[What you have to do]
Reproduce the entries that follow, exactly and in full.

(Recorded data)
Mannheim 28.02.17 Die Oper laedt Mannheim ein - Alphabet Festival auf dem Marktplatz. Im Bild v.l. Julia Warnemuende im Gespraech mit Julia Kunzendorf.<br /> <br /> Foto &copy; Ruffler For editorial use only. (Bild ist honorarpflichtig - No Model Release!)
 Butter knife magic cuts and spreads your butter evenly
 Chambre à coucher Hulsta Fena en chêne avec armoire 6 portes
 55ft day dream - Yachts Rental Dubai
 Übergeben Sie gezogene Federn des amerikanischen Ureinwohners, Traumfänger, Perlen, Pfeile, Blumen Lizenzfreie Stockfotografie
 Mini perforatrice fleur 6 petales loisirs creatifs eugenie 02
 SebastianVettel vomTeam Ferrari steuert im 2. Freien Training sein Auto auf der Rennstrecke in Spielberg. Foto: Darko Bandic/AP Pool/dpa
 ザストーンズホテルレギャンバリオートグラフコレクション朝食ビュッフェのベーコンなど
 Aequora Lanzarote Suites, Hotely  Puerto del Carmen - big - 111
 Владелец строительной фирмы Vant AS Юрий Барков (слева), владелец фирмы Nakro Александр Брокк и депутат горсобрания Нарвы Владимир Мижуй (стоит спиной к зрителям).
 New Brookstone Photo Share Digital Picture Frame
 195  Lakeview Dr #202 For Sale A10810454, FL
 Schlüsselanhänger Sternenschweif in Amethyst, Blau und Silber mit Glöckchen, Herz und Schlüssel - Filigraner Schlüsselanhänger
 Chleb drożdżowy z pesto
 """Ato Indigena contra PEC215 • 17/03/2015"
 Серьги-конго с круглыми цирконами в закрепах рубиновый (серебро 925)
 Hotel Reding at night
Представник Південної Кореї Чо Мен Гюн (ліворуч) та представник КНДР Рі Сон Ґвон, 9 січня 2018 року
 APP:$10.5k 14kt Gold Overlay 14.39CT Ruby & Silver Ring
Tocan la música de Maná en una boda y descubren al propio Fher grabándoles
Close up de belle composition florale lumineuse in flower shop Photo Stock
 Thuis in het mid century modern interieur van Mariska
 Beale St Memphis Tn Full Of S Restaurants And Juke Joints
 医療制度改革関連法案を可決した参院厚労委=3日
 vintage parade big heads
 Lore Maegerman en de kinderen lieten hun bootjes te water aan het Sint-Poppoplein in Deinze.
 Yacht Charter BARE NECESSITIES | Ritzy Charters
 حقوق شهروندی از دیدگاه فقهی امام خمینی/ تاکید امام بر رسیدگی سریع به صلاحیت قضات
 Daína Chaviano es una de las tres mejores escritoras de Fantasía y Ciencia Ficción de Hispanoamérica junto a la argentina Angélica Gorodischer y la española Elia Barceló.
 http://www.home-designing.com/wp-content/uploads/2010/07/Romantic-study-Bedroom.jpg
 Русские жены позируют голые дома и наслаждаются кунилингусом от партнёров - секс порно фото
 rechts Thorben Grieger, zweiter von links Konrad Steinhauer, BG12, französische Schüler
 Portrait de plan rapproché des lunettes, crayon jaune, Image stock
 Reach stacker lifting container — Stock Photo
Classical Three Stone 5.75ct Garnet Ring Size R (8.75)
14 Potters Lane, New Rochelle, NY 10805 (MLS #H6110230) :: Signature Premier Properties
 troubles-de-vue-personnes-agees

[Reply]
Mannheim 28.02.17 Die Oper laedt Mannheim ein - Alphabet Festival auf dem Marktplatz. Im Bild v.l. Julia Warnemuende im Gespraech mit Julia Kunzendorf.<br /> <br /> Foto &copy; Ruffler For editorial use only. (Bild ist honorarpflichtig - No Model Release!)
 Butter knife magic cuts and spreads your butter evenly
 Chambre à coucher Hulsta Fena en chêne avec armoire 6 portes
 55ft day dream - Yachts Rental Dubai
 Übergeben Sie gezogene Federn des amerikanischen Ureinwohners, Traumfänger, Perlen, Pfeile, Blumen Lizenzfreie Stockfotografie
 Mini perforatrice fleur 6 petales loisirs creatifs eugenie 02
 SebastianVettel vomTeam Ferrari steuert im 2. Freien Training sein Auto auf der Rennstrecke in Spielberg. Foto: Darko Bandic/AP Pool/dpa
 ザストーンズホテルレギャンバリオートグラフコレクション朝食ビュッフェのベーコンなど
 Aequora Lanzarote Suites, Hotely  Puerto del Carmen - big - 111
 Владелец строительной фирмы Vant AS Юрий Барков (слева), владелец фирмы Nakro Александр Брокк и депутат горсобрания Нарвы Владимир Мижуй (стоит спиной к зрителям).
 New Brookstone Photo Share Digital Picture Frame
 195  Lakeview Dr #202 For Sale A10810454, FL
 Schlüsselanhänger Sternenschweif in Amethyst, Blau und Silber mit Glöckchen, Herz und Schlüssel - Filigraner Schlüsselanhänger
 Chleb drożdżowy z pesto
 """Ato Indigena contra PEC215 • 17/03/2015"
 Серьги-конго с круглыми цирконами в закрепах рубиновый (серебро 925)
 Hotel Reding at night
Представник Південної Кореї Чо Мен Гюн (ліворуч) та представник КНДР Рі Сон Ґвон, 9 січня 2018 року
 APP:$10.5k 14kt Gold Overlay 14.39CT Ruby & Silver Ring
Tocan la música de Maná en una boda y descubren al propio Fher grabándoles
Close up de belle composition florale lumineuse in flower shop Photo Stock
 Thuis in het mid century modern interieur van Mariska
 Beale St Memphis Tn Full Of S Restaurants And Juke Joints
 医療制度改革関連法案を可決した参院厚労委=3日
 vintage parade big heads
 Lore Maegerman en de kinderen lieten hun bootjes te water aan het Sint-Poppoplein in Deinze.
 Yacht Charter BARE NECESSITIES | Ritzy Charters
 حقوق شهروندی از دیدگاه فقهی امام خمینی/ تاکید امام بر رسیدگی سریع به صلاحیت قضات
 Daína Chaviano es una de las tres mejores escritoras de Fantasía y Ciencia Ficción de Hispanoamérica junto a la argentina Angélica Gorodischer y la española Elia Barceló.
 http://www.home-designing.com/wp-content/uploads/2010/07/Romantic-study-Bedroom.jpg
 Русские жены позируют голые дома и наслаждаются кунилингусом от партнёров - секс порно фото
 rechts Thorben Grieger, zweiter von links Konrad Steinhauer, BG12, französische Schüler
 Portrait de plan rapproché des lunettes, crayon jaune, Image stock
 Reach stacker lifting container — Stock Photo
Classical Three Stone 5.75ct Garnet Ring Size R (8.75)
14 Potters Lane, New Rochelle, NY 10805 (MLS #H6110230) :: Signature Premier Properties
 troubles-de-vue-personnes-agees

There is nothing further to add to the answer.